Smoking does not do anything good for the health of both sexes. But it can actually be more of a threat to women as compared to men. Here are some of the reasons why women and smoking prove to be a deadly combination:

  • Women smokers are more prone to acquire lung cancer as compared to men. This is specifically true because anatomically females have smaller lungs. This makes the lungs of the woman at more risk to acquire toxins and harmful chemicals brought about by cigarette smoking that later on leads to lung cancer. There have been studies that suggest that women are more likely to develop lung cancer by big chance of 12% as compared to men.
  • Women smokers who are also using oral contraceptive pills as birth control have higher chances of having cardiovascular conditions such as hypertension leading to heart attacks and stroke.
  • Women smokers who are above 35 years old and those who are on their menopausal stage have greater chances of having blood clots and other diseases of the heart as compared to women who doesn’t smoke.
  • Women smokers should stop smoking especially if they are pregnant. Cigarette smoke contains harmful chemicals that can harm the baby inside of the mother. Failure to stop smoking during pregnancy can harm the baby causing birth defects. There even studies that suggest the link of cigarette smoking and miscarriage.
  • Women smokers have lesser fertility rate as compared to women who don’t smoke. Research has proven that women smokers have harder time conceiving. Most of them wait for one year before they can get pregnant.
  • Women smokers have higher risk of acquiring the condition called osteoporosis making the woman more prone to having fractures. Nicotine and other harmful substances present in cigarettes leads to the loss of bone density thus increasing the chances of osteoporosis.
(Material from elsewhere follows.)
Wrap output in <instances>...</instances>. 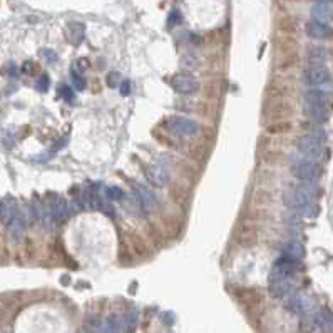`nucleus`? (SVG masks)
Listing matches in <instances>:
<instances>
[{"label":"nucleus","instance_id":"nucleus-20","mask_svg":"<svg viewBox=\"0 0 333 333\" xmlns=\"http://www.w3.org/2000/svg\"><path fill=\"white\" fill-rule=\"evenodd\" d=\"M124 206H126V209L129 211V213L132 215H136L137 218H144V215L148 213V209L144 208V204L142 201L139 199V196L136 195V191L134 193H131V196L128 198H124Z\"/></svg>","mask_w":333,"mask_h":333},{"label":"nucleus","instance_id":"nucleus-24","mask_svg":"<svg viewBox=\"0 0 333 333\" xmlns=\"http://www.w3.org/2000/svg\"><path fill=\"white\" fill-rule=\"evenodd\" d=\"M9 233L12 238H15V240L23 238V233H26V221H23V216L20 213H17L14 220L9 223Z\"/></svg>","mask_w":333,"mask_h":333},{"label":"nucleus","instance_id":"nucleus-22","mask_svg":"<svg viewBox=\"0 0 333 333\" xmlns=\"http://www.w3.org/2000/svg\"><path fill=\"white\" fill-rule=\"evenodd\" d=\"M290 114H292V107H290L288 104H284L283 101L270 102V112H268V116L273 119V121H283V119H287Z\"/></svg>","mask_w":333,"mask_h":333},{"label":"nucleus","instance_id":"nucleus-6","mask_svg":"<svg viewBox=\"0 0 333 333\" xmlns=\"http://www.w3.org/2000/svg\"><path fill=\"white\" fill-rule=\"evenodd\" d=\"M305 82L308 86H323L330 82V70L325 64H312L305 70Z\"/></svg>","mask_w":333,"mask_h":333},{"label":"nucleus","instance_id":"nucleus-5","mask_svg":"<svg viewBox=\"0 0 333 333\" xmlns=\"http://www.w3.org/2000/svg\"><path fill=\"white\" fill-rule=\"evenodd\" d=\"M171 87L176 90L178 94L189 96L195 94L199 89V82L196 77H193L191 74H176L171 79Z\"/></svg>","mask_w":333,"mask_h":333},{"label":"nucleus","instance_id":"nucleus-25","mask_svg":"<svg viewBox=\"0 0 333 333\" xmlns=\"http://www.w3.org/2000/svg\"><path fill=\"white\" fill-rule=\"evenodd\" d=\"M330 96L326 90L322 89H312L305 94V102L306 104H328Z\"/></svg>","mask_w":333,"mask_h":333},{"label":"nucleus","instance_id":"nucleus-27","mask_svg":"<svg viewBox=\"0 0 333 333\" xmlns=\"http://www.w3.org/2000/svg\"><path fill=\"white\" fill-rule=\"evenodd\" d=\"M296 39L295 37H281L276 42V52H280L281 56H287V54H293L296 52Z\"/></svg>","mask_w":333,"mask_h":333},{"label":"nucleus","instance_id":"nucleus-9","mask_svg":"<svg viewBox=\"0 0 333 333\" xmlns=\"http://www.w3.org/2000/svg\"><path fill=\"white\" fill-rule=\"evenodd\" d=\"M298 149L310 157H318L323 153V144L315 134H305L298 139Z\"/></svg>","mask_w":333,"mask_h":333},{"label":"nucleus","instance_id":"nucleus-10","mask_svg":"<svg viewBox=\"0 0 333 333\" xmlns=\"http://www.w3.org/2000/svg\"><path fill=\"white\" fill-rule=\"evenodd\" d=\"M238 300L241 301V305H243L246 310H250V312H255V310H258L259 306H261V295H259L256 290H253V288L240 290Z\"/></svg>","mask_w":333,"mask_h":333},{"label":"nucleus","instance_id":"nucleus-47","mask_svg":"<svg viewBox=\"0 0 333 333\" xmlns=\"http://www.w3.org/2000/svg\"><path fill=\"white\" fill-rule=\"evenodd\" d=\"M162 318H164V325H174V315L173 313H162Z\"/></svg>","mask_w":333,"mask_h":333},{"label":"nucleus","instance_id":"nucleus-28","mask_svg":"<svg viewBox=\"0 0 333 333\" xmlns=\"http://www.w3.org/2000/svg\"><path fill=\"white\" fill-rule=\"evenodd\" d=\"M326 59H328V51L323 47H313L308 52V62L310 64H325Z\"/></svg>","mask_w":333,"mask_h":333},{"label":"nucleus","instance_id":"nucleus-12","mask_svg":"<svg viewBox=\"0 0 333 333\" xmlns=\"http://www.w3.org/2000/svg\"><path fill=\"white\" fill-rule=\"evenodd\" d=\"M144 174H146V179L154 187H162V186H166V183H168V173L157 164L144 168Z\"/></svg>","mask_w":333,"mask_h":333},{"label":"nucleus","instance_id":"nucleus-46","mask_svg":"<svg viewBox=\"0 0 333 333\" xmlns=\"http://www.w3.org/2000/svg\"><path fill=\"white\" fill-rule=\"evenodd\" d=\"M77 67H79V70H81V72H84V70H87L90 67V62H89L87 59H79L77 60Z\"/></svg>","mask_w":333,"mask_h":333},{"label":"nucleus","instance_id":"nucleus-42","mask_svg":"<svg viewBox=\"0 0 333 333\" xmlns=\"http://www.w3.org/2000/svg\"><path fill=\"white\" fill-rule=\"evenodd\" d=\"M59 96L65 101H72L74 99V92H72V89L69 86H60L59 87Z\"/></svg>","mask_w":333,"mask_h":333},{"label":"nucleus","instance_id":"nucleus-38","mask_svg":"<svg viewBox=\"0 0 333 333\" xmlns=\"http://www.w3.org/2000/svg\"><path fill=\"white\" fill-rule=\"evenodd\" d=\"M70 79H72V82H74V87L76 89L82 90L84 87H86V79H84L81 74H77L74 69L70 70Z\"/></svg>","mask_w":333,"mask_h":333},{"label":"nucleus","instance_id":"nucleus-32","mask_svg":"<svg viewBox=\"0 0 333 333\" xmlns=\"http://www.w3.org/2000/svg\"><path fill=\"white\" fill-rule=\"evenodd\" d=\"M171 198L176 201L178 204H187V196H186V189H183V187H179V186H174L173 189H171Z\"/></svg>","mask_w":333,"mask_h":333},{"label":"nucleus","instance_id":"nucleus-14","mask_svg":"<svg viewBox=\"0 0 333 333\" xmlns=\"http://www.w3.org/2000/svg\"><path fill=\"white\" fill-rule=\"evenodd\" d=\"M236 241H238L240 246L243 248H250V246H255L256 241H258V233H256V228L255 226H241L236 233Z\"/></svg>","mask_w":333,"mask_h":333},{"label":"nucleus","instance_id":"nucleus-30","mask_svg":"<svg viewBox=\"0 0 333 333\" xmlns=\"http://www.w3.org/2000/svg\"><path fill=\"white\" fill-rule=\"evenodd\" d=\"M296 62H298V54L293 52V54H287V56H281L280 57V62L276 64V69L278 70H288V69H293Z\"/></svg>","mask_w":333,"mask_h":333},{"label":"nucleus","instance_id":"nucleus-37","mask_svg":"<svg viewBox=\"0 0 333 333\" xmlns=\"http://www.w3.org/2000/svg\"><path fill=\"white\" fill-rule=\"evenodd\" d=\"M39 64L37 62H34V60H26L22 65V72L23 74H27V76H35L39 72Z\"/></svg>","mask_w":333,"mask_h":333},{"label":"nucleus","instance_id":"nucleus-11","mask_svg":"<svg viewBox=\"0 0 333 333\" xmlns=\"http://www.w3.org/2000/svg\"><path fill=\"white\" fill-rule=\"evenodd\" d=\"M306 34L310 35L312 39H317V40H325V39H330L331 34H333V29L328 26V23H323V22H318V20H310L306 23Z\"/></svg>","mask_w":333,"mask_h":333},{"label":"nucleus","instance_id":"nucleus-26","mask_svg":"<svg viewBox=\"0 0 333 333\" xmlns=\"http://www.w3.org/2000/svg\"><path fill=\"white\" fill-rule=\"evenodd\" d=\"M131 248L137 256H141V258H149L151 256V251H149L148 245L144 243V240L139 238L137 234H131Z\"/></svg>","mask_w":333,"mask_h":333},{"label":"nucleus","instance_id":"nucleus-34","mask_svg":"<svg viewBox=\"0 0 333 333\" xmlns=\"http://www.w3.org/2000/svg\"><path fill=\"white\" fill-rule=\"evenodd\" d=\"M136 323H137V315L136 312H129L124 315V330L126 331H131L136 328Z\"/></svg>","mask_w":333,"mask_h":333},{"label":"nucleus","instance_id":"nucleus-39","mask_svg":"<svg viewBox=\"0 0 333 333\" xmlns=\"http://www.w3.org/2000/svg\"><path fill=\"white\" fill-rule=\"evenodd\" d=\"M40 56L44 57L45 62H49V64H56L59 60V56L52 49H40Z\"/></svg>","mask_w":333,"mask_h":333},{"label":"nucleus","instance_id":"nucleus-23","mask_svg":"<svg viewBox=\"0 0 333 333\" xmlns=\"http://www.w3.org/2000/svg\"><path fill=\"white\" fill-rule=\"evenodd\" d=\"M281 253L287 256H292L295 259H303L306 255V250L300 241H288V243H284L281 246Z\"/></svg>","mask_w":333,"mask_h":333},{"label":"nucleus","instance_id":"nucleus-49","mask_svg":"<svg viewBox=\"0 0 333 333\" xmlns=\"http://www.w3.org/2000/svg\"><path fill=\"white\" fill-rule=\"evenodd\" d=\"M315 2H326V4H330V0H315Z\"/></svg>","mask_w":333,"mask_h":333},{"label":"nucleus","instance_id":"nucleus-7","mask_svg":"<svg viewBox=\"0 0 333 333\" xmlns=\"http://www.w3.org/2000/svg\"><path fill=\"white\" fill-rule=\"evenodd\" d=\"M293 290H295V281L292 278L278 275V278H275V280L270 283L268 292L273 298H284V296L292 295Z\"/></svg>","mask_w":333,"mask_h":333},{"label":"nucleus","instance_id":"nucleus-16","mask_svg":"<svg viewBox=\"0 0 333 333\" xmlns=\"http://www.w3.org/2000/svg\"><path fill=\"white\" fill-rule=\"evenodd\" d=\"M312 17L315 20L330 23L333 20V9L330 4L326 2H317L312 7Z\"/></svg>","mask_w":333,"mask_h":333},{"label":"nucleus","instance_id":"nucleus-33","mask_svg":"<svg viewBox=\"0 0 333 333\" xmlns=\"http://www.w3.org/2000/svg\"><path fill=\"white\" fill-rule=\"evenodd\" d=\"M106 196L111 201H119V199H124V191L119 186H111L106 189Z\"/></svg>","mask_w":333,"mask_h":333},{"label":"nucleus","instance_id":"nucleus-15","mask_svg":"<svg viewBox=\"0 0 333 333\" xmlns=\"http://www.w3.org/2000/svg\"><path fill=\"white\" fill-rule=\"evenodd\" d=\"M134 187H136V195L139 196V199L142 201L144 204V208H146L148 211H153L157 208V198L154 196V193L149 189V187H146L144 184H139V183H134Z\"/></svg>","mask_w":333,"mask_h":333},{"label":"nucleus","instance_id":"nucleus-43","mask_svg":"<svg viewBox=\"0 0 333 333\" xmlns=\"http://www.w3.org/2000/svg\"><path fill=\"white\" fill-rule=\"evenodd\" d=\"M149 234H151V238H153V241H154L156 245H161V243H162V236H161L159 228H156L154 225H151V228H149Z\"/></svg>","mask_w":333,"mask_h":333},{"label":"nucleus","instance_id":"nucleus-8","mask_svg":"<svg viewBox=\"0 0 333 333\" xmlns=\"http://www.w3.org/2000/svg\"><path fill=\"white\" fill-rule=\"evenodd\" d=\"M273 271H275V275L290 276L293 273H298V271H303V265H301L300 259H295L292 256L283 255L280 259H276L275 261Z\"/></svg>","mask_w":333,"mask_h":333},{"label":"nucleus","instance_id":"nucleus-29","mask_svg":"<svg viewBox=\"0 0 333 333\" xmlns=\"http://www.w3.org/2000/svg\"><path fill=\"white\" fill-rule=\"evenodd\" d=\"M162 221H164V229L169 233V236L176 238V236L181 233V228H183V225H181V221H178L174 216H166V218H162Z\"/></svg>","mask_w":333,"mask_h":333},{"label":"nucleus","instance_id":"nucleus-40","mask_svg":"<svg viewBox=\"0 0 333 333\" xmlns=\"http://www.w3.org/2000/svg\"><path fill=\"white\" fill-rule=\"evenodd\" d=\"M51 87V79L47 74H42L39 79H37V89L40 90V92H47Z\"/></svg>","mask_w":333,"mask_h":333},{"label":"nucleus","instance_id":"nucleus-35","mask_svg":"<svg viewBox=\"0 0 333 333\" xmlns=\"http://www.w3.org/2000/svg\"><path fill=\"white\" fill-rule=\"evenodd\" d=\"M278 26H280V30L283 32H295L296 30V20L295 19H290V17H284L280 22H278Z\"/></svg>","mask_w":333,"mask_h":333},{"label":"nucleus","instance_id":"nucleus-3","mask_svg":"<svg viewBox=\"0 0 333 333\" xmlns=\"http://www.w3.org/2000/svg\"><path fill=\"white\" fill-rule=\"evenodd\" d=\"M293 176L303 183H315L322 178V168L313 161H300L298 164L293 166Z\"/></svg>","mask_w":333,"mask_h":333},{"label":"nucleus","instance_id":"nucleus-18","mask_svg":"<svg viewBox=\"0 0 333 333\" xmlns=\"http://www.w3.org/2000/svg\"><path fill=\"white\" fill-rule=\"evenodd\" d=\"M305 114L315 123H325L328 119V106L325 104H306Z\"/></svg>","mask_w":333,"mask_h":333},{"label":"nucleus","instance_id":"nucleus-36","mask_svg":"<svg viewBox=\"0 0 333 333\" xmlns=\"http://www.w3.org/2000/svg\"><path fill=\"white\" fill-rule=\"evenodd\" d=\"M296 213L301 215V216H306V218H315V216L320 213V208L313 203V204H308V206H305V208L298 209Z\"/></svg>","mask_w":333,"mask_h":333},{"label":"nucleus","instance_id":"nucleus-19","mask_svg":"<svg viewBox=\"0 0 333 333\" xmlns=\"http://www.w3.org/2000/svg\"><path fill=\"white\" fill-rule=\"evenodd\" d=\"M313 323L320 330L331 331L333 330V313L330 310H326V308H322V310H318L317 315H315Z\"/></svg>","mask_w":333,"mask_h":333},{"label":"nucleus","instance_id":"nucleus-48","mask_svg":"<svg viewBox=\"0 0 333 333\" xmlns=\"http://www.w3.org/2000/svg\"><path fill=\"white\" fill-rule=\"evenodd\" d=\"M9 74H10L12 77H17V74H19V72H17V67H15L14 64H12L10 67H9Z\"/></svg>","mask_w":333,"mask_h":333},{"label":"nucleus","instance_id":"nucleus-21","mask_svg":"<svg viewBox=\"0 0 333 333\" xmlns=\"http://www.w3.org/2000/svg\"><path fill=\"white\" fill-rule=\"evenodd\" d=\"M17 213H19V209H17L15 199L5 198L4 201H2V206H0V216H2V223H4V225H9V223L15 218Z\"/></svg>","mask_w":333,"mask_h":333},{"label":"nucleus","instance_id":"nucleus-2","mask_svg":"<svg viewBox=\"0 0 333 333\" xmlns=\"http://www.w3.org/2000/svg\"><path fill=\"white\" fill-rule=\"evenodd\" d=\"M284 308L293 315H303V313H310L312 310H315V308H317V301H315L310 295L295 293L293 296H290L287 300Z\"/></svg>","mask_w":333,"mask_h":333},{"label":"nucleus","instance_id":"nucleus-1","mask_svg":"<svg viewBox=\"0 0 333 333\" xmlns=\"http://www.w3.org/2000/svg\"><path fill=\"white\" fill-rule=\"evenodd\" d=\"M318 196H322V191H320L317 186H313V183H303L300 186L288 187V189L283 193V203L284 206H288L290 209L298 211L308 204H313L315 199Z\"/></svg>","mask_w":333,"mask_h":333},{"label":"nucleus","instance_id":"nucleus-41","mask_svg":"<svg viewBox=\"0 0 333 333\" xmlns=\"http://www.w3.org/2000/svg\"><path fill=\"white\" fill-rule=\"evenodd\" d=\"M106 82L109 87H119L121 84V74L119 72H109L107 77H106Z\"/></svg>","mask_w":333,"mask_h":333},{"label":"nucleus","instance_id":"nucleus-13","mask_svg":"<svg viewBox=\"0 0 333 333\" xmlns=\"http://www.w3.org/2000/svg\"><path fill=\"white\" fill-rule=\"evenodd\" d=\"M86 35V27L81 22H69L65 26V39L72 45H81Z\"/></svg>","mask_w":333,"mask_h":333},{"label":"nucleus","instance_id":"nucleus-17","mask_svg":"<svg viewBox=\"0 0 333 333\" xmlns=\"http://www.w3.org/2000/svg\"><path fill=\"white\" fill-rule=\"evenodd\" d=\"M47 211L52 218H57V220H62V218H67L69 216V204L65 201L64 198H57L54 201L49 203L47 206Z\"/></svg>","mask_w":333,"mask_h":333},{"label":"nucleus","instance_id":"nucleus-4","mask_svg":"<svg viewBox=\"0 0 333 333\" xmlns=\"http://www.w3.org/2000/svg\"><path fill=\"white\" fill-rule=\"evenodd\" d=\"M168 128L173 134L181 136V137H189L195 136L199 131V126L196 121H193L189 117H183V116H174L169 119Z\"/></svg>","mask_w":333,"mask_h":333},{"label":"nucleus","instance_id":"nucleus-44","mask_svg":"<svg viewBox=\"0 0 333 333\" xmlns=\"http://www.w3.org/2000/svg\"><path fill=\"white\" fill-rule=\"evenodd\" d=\"M119 94L123 96V98H128V96L131 94V81H121L119 84Z\"/></svg>","mask_w":333,"mask_h":333},{"label":"nucleus","instance_id":"nucleus-45","mask_svg":"<svg viewBox=\"0 0 333 333\" xmlns=\"http://www.w3.org/2000/svg\"><path fill=\"white\" fill-rule=\"evenodd\" d=\"M181 22V14L178 10H173L171 14H169V19H168V23L169 26H176V23Z\"/></svg>","mask_w":333,"mask_h":333},{"label":"nucleus","instance_id":"nucleus-31","mask_svg":"<svg viewBox=\"0 0 333 333\" xmlns=\"http://www.w3.org/2000/svg\"><path fill=\"white\" fill-rule=\"evenodd\" d=\"M266 131L270 132V134H287V132L292 131V124L287 123V121H276V123L270 124Z\"/></svg>","mask_w":333,"mask_h":333}]
</instances>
  • Women smokers are at risk for having regular menstrual periods. Smoking can interfere with normal production of hormones in women causing irregular menstruations.
  • Women smokers are also at risk for developing cervical and uterine cancers because cigarette smoke can disrupt the normal activity of the female’s reproductive tract. Smoking risks a woman to acquire these cancers.

There are a lot of untoward side effects associated with cigarette smoking and women. For lady smokers, it is better to stop now before it can lead to serious medical conditions that can be fatal if not managed well.